When performing a caesarean, several layers of the mother's abdomen need to be cut to reach the baby. After the baby's birth, the layers need to be closed again. This review looked at different ways of closing the skin layer after a caesarean. Skin closure can be carried out with stitches that go under the skin, stitches that go over the skin or staples (clips). Suture materials currently available are natural or synthetic, absorbable or non-absorbable, single-filament or braided. Staples are attractive because of the speed of application.
We identified 19 randomized controlled trials and included 11, but only eight contributed data. The most commonly studied methods of skin closure were non-absorbable staples compared with absorbable subcutaneous sutures. Staples were associated with similar outcomes in terms of wound infection, pain and appearance compared with sutures. Non-absorbable staples had an increased risk of skin separation and, therefore, reclosure. Skin separation was defined differently across trials and removal of staples varied from about day three to day seven postoperatively.
There is not enough evidence from the included studies to say which method of closing the caesarean skin incision is superior. Too few trials compared different kinds of sutures. The use of prophylactic antibiotics to reduce infection was not reported in most trials.
There is currently no conclusive evidence about how the skin should be closed after caesarean section. Staples are associated with similar outcomes in terms of wound infection, pain and cosmesis compared with sutures, and these two are the most commonly studied methods for skin closure after caesarean section. If staples are removed on day three, there is an increased incidence of skin separation and the need for reclosure compared with absorbable sutures.
Caesarean section is a common operation with no agreed upon standard regarding certain operative techniques or materials to use. With regard to skin closure, the skin incision can be re-approximated by a subcuticular suture immediately below the skin layer, by an interrupted suture, or by staples. A great variety of materials and techniques are used for skin closure after caesarean section and there is a need to identify which provide the best outcomes for women.

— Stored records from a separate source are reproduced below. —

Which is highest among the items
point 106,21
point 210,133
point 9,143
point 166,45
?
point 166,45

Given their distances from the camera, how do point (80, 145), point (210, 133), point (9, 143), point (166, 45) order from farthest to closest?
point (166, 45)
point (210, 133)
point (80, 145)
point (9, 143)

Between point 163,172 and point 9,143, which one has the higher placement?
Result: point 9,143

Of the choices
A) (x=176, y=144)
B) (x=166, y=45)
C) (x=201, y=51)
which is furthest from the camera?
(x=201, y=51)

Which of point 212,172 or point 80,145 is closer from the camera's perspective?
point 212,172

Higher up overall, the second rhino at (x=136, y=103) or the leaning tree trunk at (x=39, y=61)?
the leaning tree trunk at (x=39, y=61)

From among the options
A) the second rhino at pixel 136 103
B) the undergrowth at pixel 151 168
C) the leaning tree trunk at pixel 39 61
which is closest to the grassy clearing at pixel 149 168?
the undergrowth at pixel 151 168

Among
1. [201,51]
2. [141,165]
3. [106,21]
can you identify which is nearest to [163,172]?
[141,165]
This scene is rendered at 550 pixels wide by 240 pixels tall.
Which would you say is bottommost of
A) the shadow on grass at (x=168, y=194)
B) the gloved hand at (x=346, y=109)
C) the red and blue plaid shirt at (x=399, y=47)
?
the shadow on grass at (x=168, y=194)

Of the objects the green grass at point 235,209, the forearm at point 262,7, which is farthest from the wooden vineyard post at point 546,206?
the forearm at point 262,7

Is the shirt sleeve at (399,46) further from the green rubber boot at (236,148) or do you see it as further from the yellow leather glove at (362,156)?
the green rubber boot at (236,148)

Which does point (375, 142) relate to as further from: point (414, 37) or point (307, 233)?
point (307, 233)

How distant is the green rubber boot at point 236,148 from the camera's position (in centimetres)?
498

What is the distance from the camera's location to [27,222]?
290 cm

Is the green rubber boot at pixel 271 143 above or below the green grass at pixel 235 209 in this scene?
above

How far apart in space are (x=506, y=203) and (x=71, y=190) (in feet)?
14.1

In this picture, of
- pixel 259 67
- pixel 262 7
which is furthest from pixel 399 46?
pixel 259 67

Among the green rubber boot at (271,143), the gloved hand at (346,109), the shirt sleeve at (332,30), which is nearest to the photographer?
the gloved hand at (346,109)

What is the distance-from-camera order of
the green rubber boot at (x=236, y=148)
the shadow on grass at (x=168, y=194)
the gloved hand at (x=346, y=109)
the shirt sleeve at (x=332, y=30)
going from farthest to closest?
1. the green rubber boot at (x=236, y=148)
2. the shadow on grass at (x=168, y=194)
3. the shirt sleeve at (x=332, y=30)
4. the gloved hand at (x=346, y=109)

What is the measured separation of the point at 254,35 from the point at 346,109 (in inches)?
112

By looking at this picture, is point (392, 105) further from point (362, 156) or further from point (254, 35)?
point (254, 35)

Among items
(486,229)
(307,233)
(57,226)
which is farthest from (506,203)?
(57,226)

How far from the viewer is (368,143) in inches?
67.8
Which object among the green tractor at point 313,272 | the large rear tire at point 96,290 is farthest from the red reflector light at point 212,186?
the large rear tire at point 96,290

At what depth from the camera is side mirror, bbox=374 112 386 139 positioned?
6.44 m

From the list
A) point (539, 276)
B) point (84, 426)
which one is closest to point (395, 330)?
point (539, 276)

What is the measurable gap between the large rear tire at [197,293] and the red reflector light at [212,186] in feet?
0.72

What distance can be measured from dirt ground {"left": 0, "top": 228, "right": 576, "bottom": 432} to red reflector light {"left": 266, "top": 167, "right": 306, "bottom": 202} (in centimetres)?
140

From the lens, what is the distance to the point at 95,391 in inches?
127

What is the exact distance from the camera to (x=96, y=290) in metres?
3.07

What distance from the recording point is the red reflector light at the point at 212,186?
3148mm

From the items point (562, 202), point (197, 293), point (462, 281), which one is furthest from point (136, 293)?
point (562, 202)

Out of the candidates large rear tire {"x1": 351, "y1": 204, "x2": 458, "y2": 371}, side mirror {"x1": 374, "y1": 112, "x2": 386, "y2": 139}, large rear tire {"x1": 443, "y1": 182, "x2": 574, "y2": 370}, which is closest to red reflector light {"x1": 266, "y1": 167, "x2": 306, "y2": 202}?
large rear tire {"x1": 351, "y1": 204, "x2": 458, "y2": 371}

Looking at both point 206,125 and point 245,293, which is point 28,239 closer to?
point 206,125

To compare the effects of skin closure techniques and materials on maternal and operative outcomes after caesarean section.
We searched the Cochrane Pregnancy and Childbirth Group's Trials Register (10 January 2012).
All randomized trials comparing different skin closure materials in caesareans were selected. Two review authors independently abstracted the data.
We identified 19 trials and included 11, but only eight trials contributed data. Three trials were not randomized controlled trials; two were ongoing; one study was terminated and the results were not available for review; one is awaiting classification; and one did not compare skin closure materials, but rather suture to suture and drain placement.
The two methods of skin closure for caesarean that have been most often compared are non-absorbable staples and absorbable subcutaneous sutures. Compared with absorbable subcutaneous sutures, non-absorbable staples are associated with similar incidences of wound infection. Other important secondary outcomes, such as wound complications, were also similar between the groups in women with Pfannenstiel incisions. However, it is important to note, that for both of these outcomes (wound infection and wound complication), staples may have a differential effect depending on the type of skin incision, i.e., Pfannenstiel or vertical. Compared with absorbable subcutaneous sutures, non-absorbable staples are associated with an increased risk of skin separation, and therefore, reclosure. However, skin separation was variably defined across trials, and most staples were removed before four days postpartum.